Oh that’s the thing, male protectionism (IDK if that’s the correct term in feminist theory but whatever) is built on that idea of stranger rape. And racism. So, so fucking much racism.

I’m not gonna ‘splain (whitesplain? AMABsplain?) the whole thing, just. This really is part of the Matrix we live in, and the more you learn about it the more you see it everywhere, and the more nauseating it gets.

Naglfar
Naglfar
4 years ago

@Cyborgette

TBH I’m pretty sure I escaped the worst of it by being male at the time. People acted like I was smoking something when I objected to that stuff, but that’s all they did.

Can relate. So many times I’d call out a male acquaintance on sexism when he thought there were no women around, and all the men would laugh it off. Especially with men I was related to, like my father or cousins.

Cyborgette
Cyborgette
4 years ago

Soooo apparently the thing I’ve usually referred to as “male protectionism” is known more technically as a subset of “benevolent sexism”. See here:

https://en.wikipedia.org/wiki/Ambivalent_sexism

It’s kind of horrifying (but also validating) how closely this fits with my own experience TBH, especially stuff like “benevolently sexist men are still likely to blame victims”.

Ohlmann
Ohlmann
4 years ago

I remember my reaction at 16 year old to “learning” that somehow a female rugby pro was less likely to repel an aggression than a 50kg 16 year old young man. Like, are you serious ?

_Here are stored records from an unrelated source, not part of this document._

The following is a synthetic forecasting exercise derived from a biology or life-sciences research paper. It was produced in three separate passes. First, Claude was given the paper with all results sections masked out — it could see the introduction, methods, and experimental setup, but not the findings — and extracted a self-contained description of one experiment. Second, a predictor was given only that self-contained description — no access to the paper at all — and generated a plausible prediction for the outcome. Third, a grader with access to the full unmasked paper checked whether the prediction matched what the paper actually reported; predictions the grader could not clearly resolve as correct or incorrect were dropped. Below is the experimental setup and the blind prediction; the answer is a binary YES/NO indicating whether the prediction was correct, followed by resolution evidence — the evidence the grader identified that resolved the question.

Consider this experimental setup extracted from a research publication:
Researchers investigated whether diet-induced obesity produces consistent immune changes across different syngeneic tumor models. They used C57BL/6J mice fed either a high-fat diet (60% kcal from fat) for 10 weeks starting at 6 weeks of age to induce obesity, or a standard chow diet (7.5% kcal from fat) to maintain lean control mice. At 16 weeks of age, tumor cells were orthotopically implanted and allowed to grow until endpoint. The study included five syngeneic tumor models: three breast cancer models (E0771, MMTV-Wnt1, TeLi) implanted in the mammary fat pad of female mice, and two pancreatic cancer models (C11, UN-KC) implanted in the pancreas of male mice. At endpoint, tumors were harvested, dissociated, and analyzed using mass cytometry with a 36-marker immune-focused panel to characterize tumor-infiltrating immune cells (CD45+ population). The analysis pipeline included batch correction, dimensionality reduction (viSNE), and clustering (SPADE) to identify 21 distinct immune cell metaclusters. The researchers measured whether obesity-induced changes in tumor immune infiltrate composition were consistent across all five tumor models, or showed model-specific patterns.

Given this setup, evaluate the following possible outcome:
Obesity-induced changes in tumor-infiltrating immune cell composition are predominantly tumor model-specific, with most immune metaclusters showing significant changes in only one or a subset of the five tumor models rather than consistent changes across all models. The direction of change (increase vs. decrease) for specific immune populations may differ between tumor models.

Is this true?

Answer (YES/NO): YES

At the time, I thought it was because of videogames and people thinking that there are roaming monsters to defeat/kill. Actually, it’s probably the opposite, with the cliche of random (bad) encounter in videogames and RPGs coming from the male fantasy of having to protect peoples.

Cyborgette
Cyborgette
4 years ago

@Ohlmann

Oh my gods. Oh my gods. That. That is such a thing. Media portrays male bodies as made of iron and female bodies as made of tissue paper, and people get all surprised when internalization of those ideas makes men overconfident and women scared to do anything. It’s a complete brainfuck.

People are always shocked by how angry I get about physical gender inequality, especially the murderous rage when I see really big men just soaking up physical blows like it’s nothing. I know now that sexism and misogyny are more complex than that, but it’s hard to forget seeing the damage that invulnerability does – and that belief in invulnerability, founded or otherwise. It’s hard to stop thinking that we’ll never have a truly safe or just world until that strength is cut down to our level, or just destroyed entirely a la 70s radical feminist utopias.

Lumipuna
Lumipuna
4 years ago

Masse Mysteria:

I do seem to remember some sort of cartoonish educational video we watched, where there was something about how penises all look different when flaccid but somehow the same when they’re erect.

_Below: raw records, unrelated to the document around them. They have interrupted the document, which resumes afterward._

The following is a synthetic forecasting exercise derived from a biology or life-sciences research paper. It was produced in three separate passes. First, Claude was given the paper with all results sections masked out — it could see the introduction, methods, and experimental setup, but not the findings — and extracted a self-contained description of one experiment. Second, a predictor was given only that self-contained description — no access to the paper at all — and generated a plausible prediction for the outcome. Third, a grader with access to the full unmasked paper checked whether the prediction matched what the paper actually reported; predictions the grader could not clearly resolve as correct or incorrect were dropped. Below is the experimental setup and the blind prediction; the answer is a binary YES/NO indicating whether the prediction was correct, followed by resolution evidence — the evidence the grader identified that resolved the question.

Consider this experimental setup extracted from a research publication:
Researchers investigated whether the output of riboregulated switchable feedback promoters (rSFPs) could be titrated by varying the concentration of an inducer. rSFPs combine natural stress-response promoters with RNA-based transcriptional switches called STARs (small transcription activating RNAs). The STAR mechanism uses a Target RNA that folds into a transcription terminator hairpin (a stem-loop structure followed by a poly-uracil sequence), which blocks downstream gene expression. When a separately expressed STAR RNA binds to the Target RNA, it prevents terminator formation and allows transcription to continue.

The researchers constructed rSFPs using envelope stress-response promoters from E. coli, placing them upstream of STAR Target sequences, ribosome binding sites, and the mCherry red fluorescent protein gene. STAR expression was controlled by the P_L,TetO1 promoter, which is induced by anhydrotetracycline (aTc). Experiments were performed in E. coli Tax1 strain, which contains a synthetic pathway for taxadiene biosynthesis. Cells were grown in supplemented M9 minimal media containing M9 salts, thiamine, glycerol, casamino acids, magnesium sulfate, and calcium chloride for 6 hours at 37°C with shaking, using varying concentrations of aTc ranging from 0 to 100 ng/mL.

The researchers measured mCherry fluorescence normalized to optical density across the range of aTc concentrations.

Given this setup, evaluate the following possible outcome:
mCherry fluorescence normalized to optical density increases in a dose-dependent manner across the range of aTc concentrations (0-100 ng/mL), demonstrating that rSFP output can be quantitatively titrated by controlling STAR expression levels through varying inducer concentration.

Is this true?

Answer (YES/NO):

To quote Anna Karenina, “All happy penises look happy in the same way”

Ohlmann
Ohlmann
4 years ago

@Cyborgette : well, depend on what you call a truly safe of just world. My idea of it is probably not possible period.

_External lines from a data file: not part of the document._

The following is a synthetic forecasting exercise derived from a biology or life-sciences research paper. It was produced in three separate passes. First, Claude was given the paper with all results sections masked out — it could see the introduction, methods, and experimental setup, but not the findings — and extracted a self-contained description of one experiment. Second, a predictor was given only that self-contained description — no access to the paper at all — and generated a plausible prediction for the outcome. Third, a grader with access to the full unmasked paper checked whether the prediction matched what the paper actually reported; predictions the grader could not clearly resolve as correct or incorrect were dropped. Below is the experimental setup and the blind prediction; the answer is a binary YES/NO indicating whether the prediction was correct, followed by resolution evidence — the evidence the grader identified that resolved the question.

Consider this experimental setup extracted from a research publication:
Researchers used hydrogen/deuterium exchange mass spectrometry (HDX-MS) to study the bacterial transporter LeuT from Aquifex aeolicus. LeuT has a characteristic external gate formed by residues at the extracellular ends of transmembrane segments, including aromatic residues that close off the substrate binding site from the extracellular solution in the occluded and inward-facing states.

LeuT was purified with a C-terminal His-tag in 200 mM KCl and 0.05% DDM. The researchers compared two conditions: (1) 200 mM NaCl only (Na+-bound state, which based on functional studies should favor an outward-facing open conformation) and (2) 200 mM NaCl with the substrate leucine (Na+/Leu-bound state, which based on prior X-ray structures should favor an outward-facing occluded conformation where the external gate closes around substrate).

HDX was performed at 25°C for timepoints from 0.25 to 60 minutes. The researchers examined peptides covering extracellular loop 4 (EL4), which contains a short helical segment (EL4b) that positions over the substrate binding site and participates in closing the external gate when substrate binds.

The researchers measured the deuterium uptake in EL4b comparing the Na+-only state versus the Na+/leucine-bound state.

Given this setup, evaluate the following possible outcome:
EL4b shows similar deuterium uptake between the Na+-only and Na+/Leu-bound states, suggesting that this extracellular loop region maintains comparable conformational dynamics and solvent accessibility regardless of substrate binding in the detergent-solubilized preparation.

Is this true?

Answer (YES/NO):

One of the big thing is that tearing down the corrupt system isn’t enough. The roman empire was a big patriarcal clusterfuck, and its fall didn’t help in any way. One also need to steer society in the right direction, too.

Podkayne Lives
Podkayne Lives
4 years ago

In addition, rhythm methods have been around for a long time. And although it’s probably not considered birth control by modern definition, sex workers in Ancient Rome (and possibly elsewhere) used anal sex to avoid pregnancy.

Common in Renaissance Italy, among non-sex-workers as well. The Church regularly hollered about it, but middle-class people had a vested interest in spacing children out.

numerobis
numerobis
4 years ago

Ohlmann: For me, sex definitely feels way better without a condom *if* I can just have fun.

But I can’t if my partner is potentially fertile. Withdrawal distracts from my fun more than a condom does; also it’s way riskier. Navigating how to get an abortion isn’t much fun at all. And I haven’t tried but it doesn’t seem like the best plan to have a kid before you’re ready.

Conclusion: I usually wear a condom.